Gilmoy: <Once: This site focusses on the end of a chess game.> Well, the PotD leans that way, if we only try to solve it from the diagram :) Hence I now try to solve an earlier puzzle-before-the-puzzle: <when did the winner see it?> N.B. This approach works in non-puzzle games, too.<Put your bits on good squares.> But this is par; hence even doing this peters out against an opponent as sound as you. Super-GMs do this against each other, get perfectly fine development, and then struggle for 30 moves over ideas we still don't grok.
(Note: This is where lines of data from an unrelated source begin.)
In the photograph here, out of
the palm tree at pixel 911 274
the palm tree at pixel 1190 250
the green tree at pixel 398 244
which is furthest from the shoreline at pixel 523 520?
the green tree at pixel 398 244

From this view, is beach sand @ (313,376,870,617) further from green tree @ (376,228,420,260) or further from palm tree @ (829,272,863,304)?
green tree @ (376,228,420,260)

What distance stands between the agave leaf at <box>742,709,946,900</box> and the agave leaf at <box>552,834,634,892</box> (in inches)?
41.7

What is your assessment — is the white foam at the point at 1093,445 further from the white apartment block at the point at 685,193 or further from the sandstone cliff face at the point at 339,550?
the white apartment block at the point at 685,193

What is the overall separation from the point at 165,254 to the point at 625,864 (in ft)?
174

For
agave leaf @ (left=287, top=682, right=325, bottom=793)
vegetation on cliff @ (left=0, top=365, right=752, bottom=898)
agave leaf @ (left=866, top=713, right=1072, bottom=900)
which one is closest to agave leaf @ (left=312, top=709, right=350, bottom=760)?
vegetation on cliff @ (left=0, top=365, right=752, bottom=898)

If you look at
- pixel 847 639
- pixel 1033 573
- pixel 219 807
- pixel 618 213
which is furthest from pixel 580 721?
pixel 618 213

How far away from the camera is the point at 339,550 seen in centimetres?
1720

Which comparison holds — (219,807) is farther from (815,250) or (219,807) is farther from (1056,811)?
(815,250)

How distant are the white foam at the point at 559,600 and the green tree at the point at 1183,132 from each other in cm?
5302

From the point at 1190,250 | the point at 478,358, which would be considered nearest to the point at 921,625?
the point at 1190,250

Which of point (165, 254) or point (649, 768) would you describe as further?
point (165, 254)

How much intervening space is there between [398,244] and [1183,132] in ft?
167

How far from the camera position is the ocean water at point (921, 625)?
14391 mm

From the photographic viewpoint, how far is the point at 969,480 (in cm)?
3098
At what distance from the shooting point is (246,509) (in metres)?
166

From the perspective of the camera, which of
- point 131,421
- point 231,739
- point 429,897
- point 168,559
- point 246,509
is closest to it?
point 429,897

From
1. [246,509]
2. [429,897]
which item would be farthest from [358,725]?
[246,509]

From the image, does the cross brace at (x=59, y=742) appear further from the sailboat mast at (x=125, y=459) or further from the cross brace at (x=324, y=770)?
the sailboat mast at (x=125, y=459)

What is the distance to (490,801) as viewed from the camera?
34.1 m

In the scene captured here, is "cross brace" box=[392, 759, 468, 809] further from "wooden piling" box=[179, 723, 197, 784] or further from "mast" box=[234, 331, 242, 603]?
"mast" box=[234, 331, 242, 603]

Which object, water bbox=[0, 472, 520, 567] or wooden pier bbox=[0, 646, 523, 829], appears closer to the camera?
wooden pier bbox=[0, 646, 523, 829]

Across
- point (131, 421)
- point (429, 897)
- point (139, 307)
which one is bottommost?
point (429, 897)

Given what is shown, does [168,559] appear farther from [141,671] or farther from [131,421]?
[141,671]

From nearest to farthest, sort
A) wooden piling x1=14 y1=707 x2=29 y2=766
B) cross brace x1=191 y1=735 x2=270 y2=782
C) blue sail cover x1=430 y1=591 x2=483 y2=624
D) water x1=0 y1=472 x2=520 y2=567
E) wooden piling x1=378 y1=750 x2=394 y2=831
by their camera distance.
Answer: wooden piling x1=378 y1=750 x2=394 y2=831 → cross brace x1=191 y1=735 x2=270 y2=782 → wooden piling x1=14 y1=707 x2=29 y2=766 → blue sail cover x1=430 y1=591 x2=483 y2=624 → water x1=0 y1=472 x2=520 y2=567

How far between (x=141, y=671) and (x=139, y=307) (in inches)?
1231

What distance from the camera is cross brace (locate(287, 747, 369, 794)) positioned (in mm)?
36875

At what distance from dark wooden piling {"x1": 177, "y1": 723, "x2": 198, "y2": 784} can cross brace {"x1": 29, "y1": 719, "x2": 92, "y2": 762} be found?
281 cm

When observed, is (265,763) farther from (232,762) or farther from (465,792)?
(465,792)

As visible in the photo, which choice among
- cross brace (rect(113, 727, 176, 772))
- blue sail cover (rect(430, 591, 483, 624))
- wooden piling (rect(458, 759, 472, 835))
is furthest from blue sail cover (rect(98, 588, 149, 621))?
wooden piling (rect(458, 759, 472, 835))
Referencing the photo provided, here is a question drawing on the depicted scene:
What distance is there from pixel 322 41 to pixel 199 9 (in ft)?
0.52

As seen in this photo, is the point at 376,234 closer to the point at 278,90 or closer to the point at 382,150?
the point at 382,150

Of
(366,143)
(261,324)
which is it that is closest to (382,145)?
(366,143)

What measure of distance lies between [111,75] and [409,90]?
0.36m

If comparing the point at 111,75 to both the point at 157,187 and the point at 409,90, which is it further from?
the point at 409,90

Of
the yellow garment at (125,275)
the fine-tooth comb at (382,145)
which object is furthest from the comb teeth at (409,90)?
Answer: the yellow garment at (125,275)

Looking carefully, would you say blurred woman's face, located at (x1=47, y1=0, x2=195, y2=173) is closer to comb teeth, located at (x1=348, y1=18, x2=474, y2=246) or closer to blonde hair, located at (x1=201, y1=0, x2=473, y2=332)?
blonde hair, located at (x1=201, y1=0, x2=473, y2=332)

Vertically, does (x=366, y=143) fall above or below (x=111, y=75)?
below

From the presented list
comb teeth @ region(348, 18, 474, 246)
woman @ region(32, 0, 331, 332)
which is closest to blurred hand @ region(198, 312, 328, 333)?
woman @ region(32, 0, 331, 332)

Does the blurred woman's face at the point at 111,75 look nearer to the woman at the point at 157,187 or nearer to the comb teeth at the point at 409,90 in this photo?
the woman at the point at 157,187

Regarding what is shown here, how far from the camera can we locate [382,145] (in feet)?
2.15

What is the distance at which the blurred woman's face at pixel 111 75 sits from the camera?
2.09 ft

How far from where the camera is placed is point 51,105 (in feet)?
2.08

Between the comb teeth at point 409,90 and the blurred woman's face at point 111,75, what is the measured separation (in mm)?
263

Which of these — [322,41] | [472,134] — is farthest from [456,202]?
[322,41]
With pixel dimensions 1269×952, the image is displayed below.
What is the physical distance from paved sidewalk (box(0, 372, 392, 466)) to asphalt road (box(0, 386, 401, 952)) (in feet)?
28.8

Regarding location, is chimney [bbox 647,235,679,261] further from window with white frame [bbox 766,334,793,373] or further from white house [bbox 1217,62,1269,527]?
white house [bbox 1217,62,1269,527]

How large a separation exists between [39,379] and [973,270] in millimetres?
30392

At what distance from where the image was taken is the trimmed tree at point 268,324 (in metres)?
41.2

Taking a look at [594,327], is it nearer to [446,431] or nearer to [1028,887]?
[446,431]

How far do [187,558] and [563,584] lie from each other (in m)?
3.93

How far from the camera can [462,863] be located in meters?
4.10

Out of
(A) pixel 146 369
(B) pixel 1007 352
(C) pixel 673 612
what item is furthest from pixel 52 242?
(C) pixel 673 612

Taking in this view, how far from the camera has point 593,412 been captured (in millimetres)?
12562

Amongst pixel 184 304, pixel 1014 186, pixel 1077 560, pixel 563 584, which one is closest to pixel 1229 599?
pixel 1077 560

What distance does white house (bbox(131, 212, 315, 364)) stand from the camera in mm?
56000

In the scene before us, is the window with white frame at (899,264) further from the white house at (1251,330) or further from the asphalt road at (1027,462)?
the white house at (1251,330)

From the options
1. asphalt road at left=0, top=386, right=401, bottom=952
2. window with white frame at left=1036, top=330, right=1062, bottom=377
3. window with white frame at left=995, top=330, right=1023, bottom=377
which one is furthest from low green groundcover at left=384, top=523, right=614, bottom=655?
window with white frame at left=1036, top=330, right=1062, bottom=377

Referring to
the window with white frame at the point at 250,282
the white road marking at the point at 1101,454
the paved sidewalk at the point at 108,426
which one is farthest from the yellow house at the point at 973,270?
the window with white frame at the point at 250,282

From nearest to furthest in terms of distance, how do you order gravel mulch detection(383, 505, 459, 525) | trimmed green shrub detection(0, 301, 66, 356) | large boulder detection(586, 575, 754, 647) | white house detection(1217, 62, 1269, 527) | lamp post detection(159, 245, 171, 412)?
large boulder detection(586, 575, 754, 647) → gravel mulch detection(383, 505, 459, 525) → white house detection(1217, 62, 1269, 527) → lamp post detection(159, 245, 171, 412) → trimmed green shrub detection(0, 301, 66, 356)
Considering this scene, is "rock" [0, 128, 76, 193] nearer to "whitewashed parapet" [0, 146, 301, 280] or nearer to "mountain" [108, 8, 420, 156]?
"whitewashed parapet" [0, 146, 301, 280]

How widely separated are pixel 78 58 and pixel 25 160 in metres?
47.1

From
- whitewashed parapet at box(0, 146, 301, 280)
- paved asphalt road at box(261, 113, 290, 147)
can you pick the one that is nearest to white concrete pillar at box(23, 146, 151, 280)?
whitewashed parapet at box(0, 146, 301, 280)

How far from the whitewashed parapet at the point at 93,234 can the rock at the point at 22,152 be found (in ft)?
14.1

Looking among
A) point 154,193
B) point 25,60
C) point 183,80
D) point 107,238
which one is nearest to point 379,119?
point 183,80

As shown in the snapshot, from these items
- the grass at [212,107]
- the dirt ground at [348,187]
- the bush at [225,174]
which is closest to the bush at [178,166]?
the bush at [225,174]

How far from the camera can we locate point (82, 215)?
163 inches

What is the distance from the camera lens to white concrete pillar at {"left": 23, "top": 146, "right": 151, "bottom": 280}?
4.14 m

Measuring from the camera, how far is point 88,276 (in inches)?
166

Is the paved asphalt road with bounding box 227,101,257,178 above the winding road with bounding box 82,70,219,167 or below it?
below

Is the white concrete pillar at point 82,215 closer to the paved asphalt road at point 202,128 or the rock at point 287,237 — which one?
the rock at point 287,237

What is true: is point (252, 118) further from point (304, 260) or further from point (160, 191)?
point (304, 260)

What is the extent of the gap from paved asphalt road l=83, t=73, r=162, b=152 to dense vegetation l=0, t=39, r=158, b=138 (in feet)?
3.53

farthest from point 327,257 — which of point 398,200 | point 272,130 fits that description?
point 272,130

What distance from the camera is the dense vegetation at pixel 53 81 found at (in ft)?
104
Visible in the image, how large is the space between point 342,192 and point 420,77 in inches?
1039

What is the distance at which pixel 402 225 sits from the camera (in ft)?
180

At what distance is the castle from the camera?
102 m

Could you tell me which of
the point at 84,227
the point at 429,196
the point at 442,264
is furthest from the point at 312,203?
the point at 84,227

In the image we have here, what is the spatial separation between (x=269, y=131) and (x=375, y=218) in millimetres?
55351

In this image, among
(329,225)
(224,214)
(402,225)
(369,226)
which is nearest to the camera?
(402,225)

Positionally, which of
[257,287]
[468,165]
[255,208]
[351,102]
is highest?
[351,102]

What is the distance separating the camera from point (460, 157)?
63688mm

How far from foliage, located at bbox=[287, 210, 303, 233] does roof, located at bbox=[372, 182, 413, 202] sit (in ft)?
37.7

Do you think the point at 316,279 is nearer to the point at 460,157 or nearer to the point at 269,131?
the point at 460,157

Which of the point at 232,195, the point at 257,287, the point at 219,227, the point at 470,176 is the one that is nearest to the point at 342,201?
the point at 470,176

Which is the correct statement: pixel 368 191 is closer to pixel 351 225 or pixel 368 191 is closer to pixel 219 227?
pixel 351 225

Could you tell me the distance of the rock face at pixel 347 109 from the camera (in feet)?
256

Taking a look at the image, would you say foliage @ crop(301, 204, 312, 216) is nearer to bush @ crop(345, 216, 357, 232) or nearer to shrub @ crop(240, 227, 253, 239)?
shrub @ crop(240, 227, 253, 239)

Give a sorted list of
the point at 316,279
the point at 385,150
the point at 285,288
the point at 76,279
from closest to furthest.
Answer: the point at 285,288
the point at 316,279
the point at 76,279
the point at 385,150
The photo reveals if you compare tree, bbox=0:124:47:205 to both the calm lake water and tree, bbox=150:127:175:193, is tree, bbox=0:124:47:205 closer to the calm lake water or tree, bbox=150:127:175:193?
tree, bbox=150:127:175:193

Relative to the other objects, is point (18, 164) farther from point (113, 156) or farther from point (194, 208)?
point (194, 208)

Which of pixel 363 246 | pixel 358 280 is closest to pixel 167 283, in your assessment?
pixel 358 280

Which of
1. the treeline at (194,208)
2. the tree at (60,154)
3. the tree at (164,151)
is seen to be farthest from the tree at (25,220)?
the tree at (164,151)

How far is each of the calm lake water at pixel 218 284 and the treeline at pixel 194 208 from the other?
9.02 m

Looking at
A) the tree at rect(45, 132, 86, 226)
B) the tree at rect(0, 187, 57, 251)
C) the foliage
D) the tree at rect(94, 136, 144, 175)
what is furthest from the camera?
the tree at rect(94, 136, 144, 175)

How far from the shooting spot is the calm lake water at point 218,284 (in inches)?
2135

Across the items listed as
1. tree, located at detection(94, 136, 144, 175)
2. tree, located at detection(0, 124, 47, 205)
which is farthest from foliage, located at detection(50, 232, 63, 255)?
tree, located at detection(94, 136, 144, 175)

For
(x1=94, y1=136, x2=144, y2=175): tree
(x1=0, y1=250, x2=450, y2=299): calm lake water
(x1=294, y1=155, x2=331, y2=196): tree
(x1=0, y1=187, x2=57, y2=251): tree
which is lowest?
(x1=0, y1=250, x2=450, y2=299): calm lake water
Conversely, a miniature already implies some fundamental unsoundness from at least one side. Let's restrict to the case of the mismatch, e.g. a GM simul, or a 2600 vs 1900 wherein we say "rating difference, uh huh". How does the pro overwhelm the weekender?
Clearly, <good squares> is a start; let's call that <Phase I>. Beyond that, I add a tier of thinking: <supports many plans> (or "matches many patterns", which is probably highly correlated -- and that could be an eureka item itself.)
- I borrow your suggestion of working backward. A winner-by-force finishes the game in what we may call <Phase III: Lock-on Autopilot> mode, where he's already calculated it to a win, and he's just skiing down the ply-tree. Spielmann skis as well as Alyekin.
- Assume you have all necessary firepower, i.e. a winning plan exists, but you must find it. How do you know to look? Here, I think good players stratify through <intuition, pattern recognition, experience>, or sometimes outright home (prep) cooking. You must know all the mates; you must evaluate endgames correctly (to cover all side branches); it helps to have seen hundreds of similar positions, attacks, sacs, and wins. A noob never sees it (on either side), a tyro thinks "there's gotta be something like THAT sac", a master thinks "X-Y 1907, also G-H 1923, you missed a draw". (Nakamura says "done that, what's for dinner", he's already in Phase III.)
- By definition, then, Phase II is when you <don't> have a win-by-force all calculated out (but you've completed Phase I). This seems to me to be exactly the newbie's "what now?" fog, through which we've all gone (and not all passed :) A general corollary is: <improve your pieces>, i.e. move from their good squares to(ward) better ones. But <good> by what?
I surmise that a master relies again on his experience/intuition: that <many successful attacks> flowed from a positional characteristic (c.f. Nf5 in Ruy/Spanish!!). Over a corpus of thousands of games, you can rank piece-outposts (and thus repositionings, tours, mini-plans) based roughly on the average outcome of games in which they occurred. (From other sports, sabermetrics and Billy Beane's Moneyball did this in baseball, and ESPN/NFL just did it for the NFL QB rating system.)
Hence we park Bs on diagonals, get Rs to the 7th, plant Ne5/Ne6/Nf5, Qg3/Qg6 and rook lifts, and push our Ps to 6 or 3. Call these <fertile outposts>, from which tactics flow -- e.g. the knee-jerk Ne5 always threatens Nxf7!!, which has bamboozled even an Aronian. Hence, I think what a GM does in 3 seconds during a simul is to judge: what would be useful across the <largest swath of possible game-continuations>? That's a race, too: if your opponent just lets you amass these advantages without booting them out (e.g. Breyer g6 to deny Nf5), then at some critical mass you reach your Phase III transition -- which see.
<In today's game, Alekhine whips up a killer tactic by move 14 because he puts his pieces on better squares than his opponent.> The Nf5-Bg5-Q*3 complex is thematic in Spanish (which is an experience-lesson). The key idea of deflecting g open when Q-sees-g is the sting in the theme. Even the thrust <8.d4>, enjoying the mobile recapture <9.Nxd4>, is straight out of Sicilian theory. Black went wrong by allowing this, and then not contesting Nf5: his corpus is smaller than Alekhine's corpus, and his danger-sense was more rudimentary than Alekhine's lockon-sense.
The upshot of all this seems to be: play through many games to broaden your corpus. Pure calculation solves the II-III phase transition, but it doesn't get you <to> it.